I found myself coming home today from a TheCompanyIWorkFor meeting that was so boring, so useless, so infuriating, well, it's hard to explain. I'd gone to bed last night still wondering how I could get out of it (oversleeping was the only valid excuse I could come up with), but decided to go, only because of the first session of the day, as it was an explanation of a major change in office procedure coming up. The second part of the meeting, a sales borextravaganza, I planned to duck out of when the meeting took a break.
So I got there bright and early and on time. Only to find that those TheCompanyIWorkFor fuckers changed the order! The office procedure meeting, they stuck at the fucking end of the day, forcing me to stay the entire rotten day. Geez, I hate it when someone heads me off at the pass.
And I got in my car and headed home. And I got to thinking. "Hey, it's Thursday, it's 3pm. Could I possibly be so lucky?" And I turned on my old favorite radio station WMMT, and yes, there they were, just a-waitin' for me. Catfish John and Catfish Jean.
Now, if you don't know about The Catfishes, may I refer you back to my blog of July 18, 2002. I have to say this may be my favorite blog I've ever written, and I can't believe it's actually been two years since I wrote it. It was about the first time I heard The Catfishes, and the afternoon of utter bliss I had listening to them.
On that day, Catfishes John and Jean were playing gospel music, reading out commercials, doing dedications, and basically loving people. Loving lots of people. They especially loved Aunt Sally, whose son (they couldn't remember his name) had been to visit her but he left and now Aunt Sally was home alone. And they loved her.
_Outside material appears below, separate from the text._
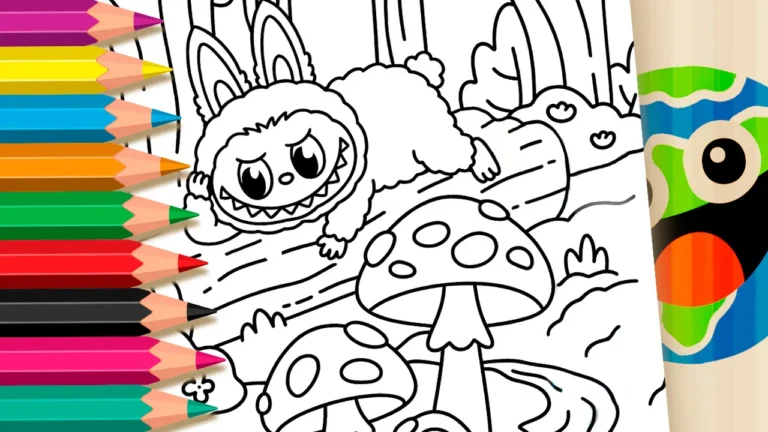 Labubu na Floresta para Colorir Online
Today, it was heavy on music - well, of a fashion - and love. They played a song for a man (whose name I don't remember) who was about to lose his house to a state highway. I was half-expecting that country classic "There's An Interstate Running Through My Outhouse," but then I realized that's not a Catfishes kind of song (and I was right).
They also played a song called "Drinking and Driving," which was something else, let me tell you. Something about drinking and driving and you'll be remembered by a wooden cross. It was a cautionary tale, all right. Made me put my bottle right back in the glove compartment. (No, I wasn't drinking. Geez.)
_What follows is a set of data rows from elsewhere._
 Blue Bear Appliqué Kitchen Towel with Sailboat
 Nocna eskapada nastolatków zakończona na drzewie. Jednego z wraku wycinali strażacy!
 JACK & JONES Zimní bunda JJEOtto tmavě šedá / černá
After that Catfish John asked us to pray for someone for them. A little child who'd been in a car accident. "It" was in the hospital, and "it" wasn't doing too good and had an injury to "its" head and "it" really needed us to pray for "it." He couldn't remember "its" name, though (or sex, apparently). But he said The Lord remembered "its" name, and so if we prayed, the prayers would go to the right place. And you know, I tend to believe him on that one.
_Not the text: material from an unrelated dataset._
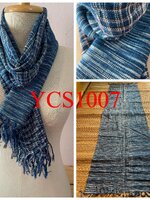 ผ้าพันคอ ผ้าฝ้าย ย้อมครามออร์แกนิค ทอมือ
They also played a true tear-jerker called "Mama, Don't Cry." It was about a boy whose daddy died when he was just little, and Mama cried, so the boy and his brother would tell her, "Mama, don't cry, things'll be better in the by and by." Then the brother got real sick, but he kept right on working, telling Mama not to cry, cause things would be better in the by and by. And then Brother went and died on them too, and the singer tells Mama once more not to cry, things would be better in the by and by. I have a feeling by this time Mama was thinking, "You friggin' liar!" Or maybe not.
And then, after many missed cues and wrong tracks lined up, and first lines of them played before being yanked back off the air and other songs started, it happened. Catfish John and Catfish Jean played a song - and dedicated it to Aunt Sally! They didn't say anything about her son, so he apparently hadn't been in to visit her and left, but she got a song dedicated right to her.
Now, I don't know. They may dedicate a song to her every single week. But it blew my mind that one month shy of two years after first hearing about poor Aunt Sally, whose son came to visit her but then he went back home, I should hear her sweet name again.
The Catfishes didn't say today that they loved her, either. But I'm sure they do. I know I do.